> [What you need to do]: Could you give these rows again with every "point" changed to "spot" and nothing else altered, leaving the pictures out?

> [Dataset content]:
◆ ◆ ◆

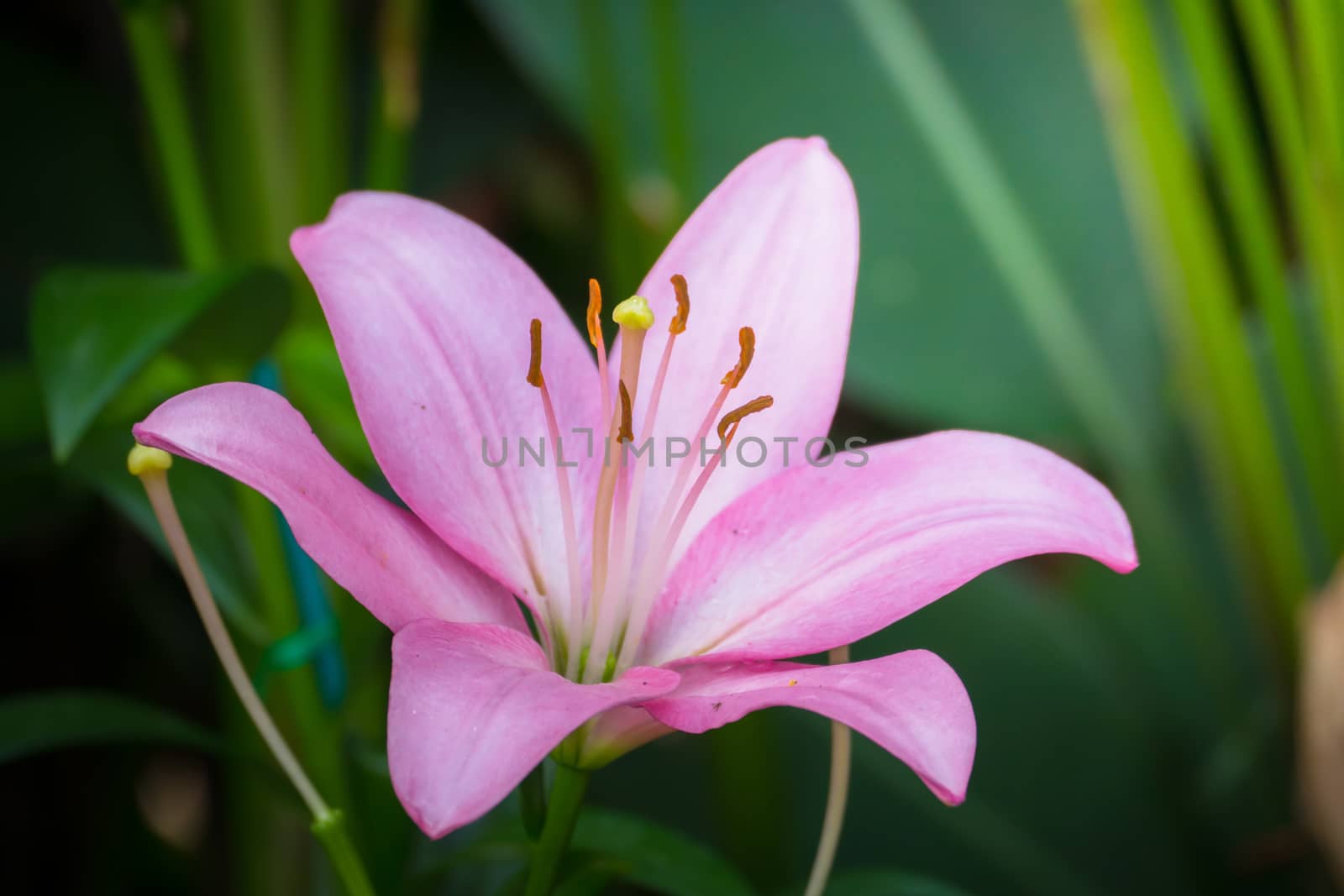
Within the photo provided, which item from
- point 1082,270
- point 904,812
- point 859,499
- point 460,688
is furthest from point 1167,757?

◆ ◆ ◆

> [Answer]:
Within the photo provided, which item from
- spot 1082,270
- spot 904,812
- spot 859,499
- spot 460,688
is furthest from spot 1167,757?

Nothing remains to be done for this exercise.